20200812, "I before E except after C" is a low-value heuristic
.

PATH_DICT = '/usr/share/dict/words'

def main():
    lst_tracks = []
    lst_breaks = []

    with open(PATH_DICT) as f_ptr:
        lines = [l.strip() for l in f_ptr.readlines() if len(l) > 0]

    for word in lines:
        # Stick to lower-case words
        if ord(word[0]) > 122 or ord(word[0]) < 97:
            continue

        if 'cei' in word:
            lst_tracks.append(word)
        elif 'ei' in word:
            lst_breaks.append(word)

        if 'cie' in word:
            lst_breaks.append(word)
        elif 'ie' in word:
            lst_tracks.append(word)

    print('Tracks the rule: %s'%(len(lst_tracks)))

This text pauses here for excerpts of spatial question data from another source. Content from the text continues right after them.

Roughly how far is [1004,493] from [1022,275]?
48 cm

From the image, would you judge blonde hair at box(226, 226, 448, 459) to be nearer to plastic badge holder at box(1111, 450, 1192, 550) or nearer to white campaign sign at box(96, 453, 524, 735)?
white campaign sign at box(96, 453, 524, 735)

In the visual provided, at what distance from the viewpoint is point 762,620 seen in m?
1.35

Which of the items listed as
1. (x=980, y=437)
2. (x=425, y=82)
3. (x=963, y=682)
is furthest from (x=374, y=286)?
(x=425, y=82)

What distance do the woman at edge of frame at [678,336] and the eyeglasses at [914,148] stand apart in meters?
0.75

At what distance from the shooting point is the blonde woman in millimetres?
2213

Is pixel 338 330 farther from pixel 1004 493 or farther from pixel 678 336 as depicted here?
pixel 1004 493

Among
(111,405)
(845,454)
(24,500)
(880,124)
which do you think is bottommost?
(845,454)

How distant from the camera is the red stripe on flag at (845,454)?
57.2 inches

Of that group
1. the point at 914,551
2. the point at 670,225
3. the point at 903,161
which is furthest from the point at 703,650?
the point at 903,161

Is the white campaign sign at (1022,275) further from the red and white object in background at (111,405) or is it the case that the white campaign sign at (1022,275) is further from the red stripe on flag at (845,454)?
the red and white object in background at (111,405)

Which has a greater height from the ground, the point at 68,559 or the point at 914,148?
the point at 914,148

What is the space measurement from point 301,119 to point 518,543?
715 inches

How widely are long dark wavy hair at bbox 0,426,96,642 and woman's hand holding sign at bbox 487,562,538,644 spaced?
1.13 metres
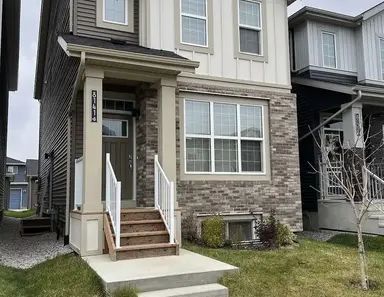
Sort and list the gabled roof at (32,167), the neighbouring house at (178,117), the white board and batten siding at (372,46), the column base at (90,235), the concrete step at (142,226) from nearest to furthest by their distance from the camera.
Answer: the column base at (90,235) → the concrete step at (142,226) → the neighbouring house at (178,117) → the white board and batten siding at (372,46) → the gabled roof at (32,167)

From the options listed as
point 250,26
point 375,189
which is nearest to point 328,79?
point 375,189

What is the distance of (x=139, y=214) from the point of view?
7.82 m

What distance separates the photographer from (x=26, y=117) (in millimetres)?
62281

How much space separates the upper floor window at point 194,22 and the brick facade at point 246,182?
116cm

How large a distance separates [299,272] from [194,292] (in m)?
1.95

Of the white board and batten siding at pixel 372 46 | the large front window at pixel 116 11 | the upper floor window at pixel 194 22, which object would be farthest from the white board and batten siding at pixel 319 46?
the large front window at pixel 116 11

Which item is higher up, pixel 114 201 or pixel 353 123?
pixel 353 123

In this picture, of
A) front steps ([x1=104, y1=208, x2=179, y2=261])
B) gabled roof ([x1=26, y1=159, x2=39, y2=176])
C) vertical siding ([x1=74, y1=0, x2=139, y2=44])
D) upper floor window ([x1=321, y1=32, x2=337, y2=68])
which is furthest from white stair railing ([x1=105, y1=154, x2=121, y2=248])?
gabled roof ([x1=26, y1=159, x2=39, y2=176])

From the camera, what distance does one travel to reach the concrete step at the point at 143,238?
280 inches

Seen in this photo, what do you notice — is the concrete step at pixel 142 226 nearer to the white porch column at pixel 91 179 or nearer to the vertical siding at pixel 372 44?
the white porch column at pixel 91 179

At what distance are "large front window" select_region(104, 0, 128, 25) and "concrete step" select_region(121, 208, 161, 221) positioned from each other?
14.4ft

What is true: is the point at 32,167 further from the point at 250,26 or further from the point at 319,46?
the point at 250,26

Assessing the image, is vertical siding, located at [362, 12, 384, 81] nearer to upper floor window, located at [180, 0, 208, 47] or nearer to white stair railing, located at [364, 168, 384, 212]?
white stair railing, located at [364, 168, 384, 212]

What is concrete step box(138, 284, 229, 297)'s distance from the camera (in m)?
5.46
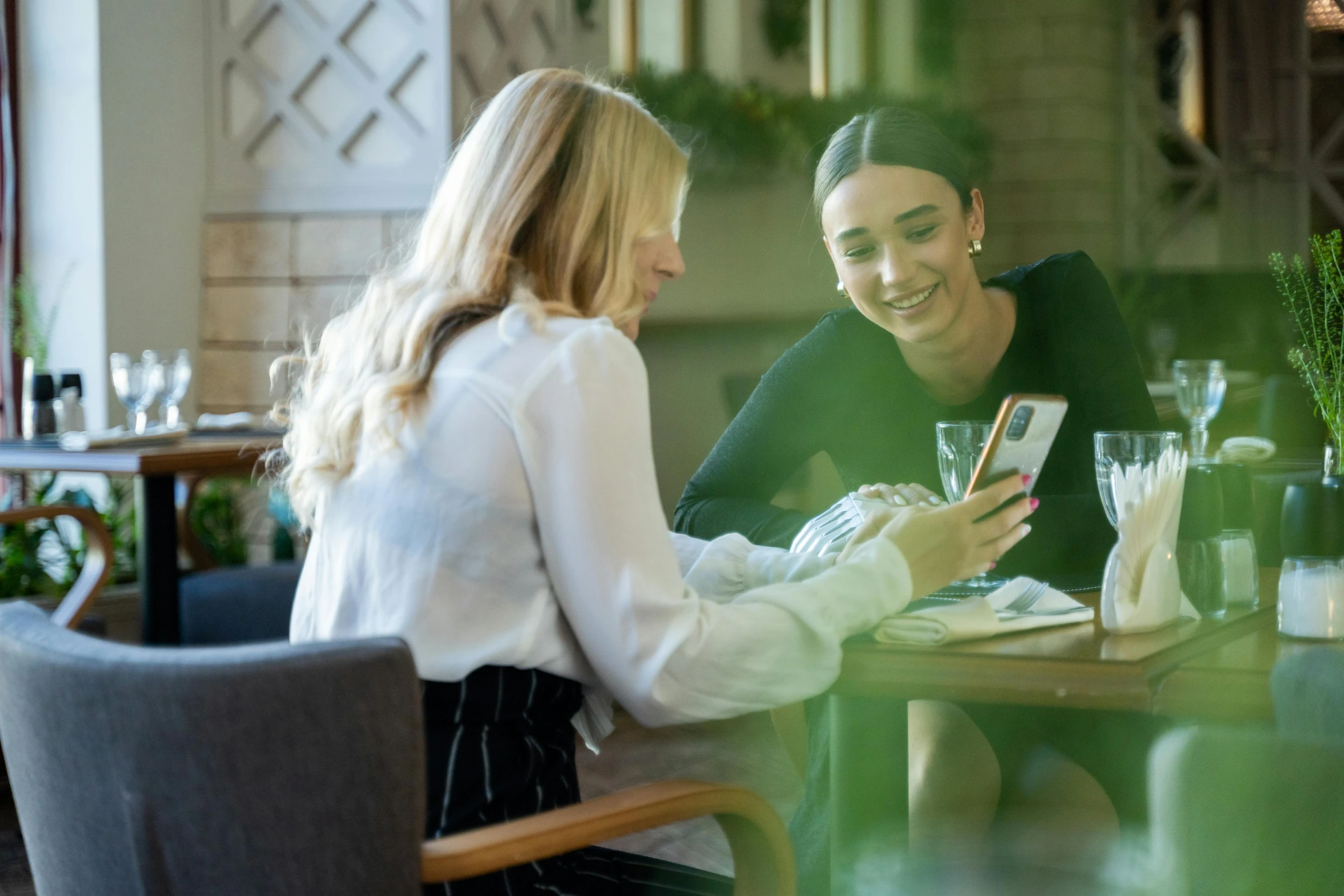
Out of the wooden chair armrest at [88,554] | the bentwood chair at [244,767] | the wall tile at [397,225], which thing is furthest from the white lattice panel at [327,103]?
the bentwood chair at [244,767]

    print('Breaks the rule: %s'%(len(lst_breaks)))

if __name__ == '__main__':
    main()



$ python3 i_before_e_except_after_c.py 
Tracks the rule: 3790
Breaks the rule: 717
$ 

About 16% of words break the rule.

A bunch of fail due to plural words - vacancies. Then there are the eight-like
words - freight, weight. Then there are words with "re" as a prefix.

But here are some that fail the rule despite no clear exception case: vein,
veil, heinous, weir, seize, glacier, feint, feisty, science, deficient.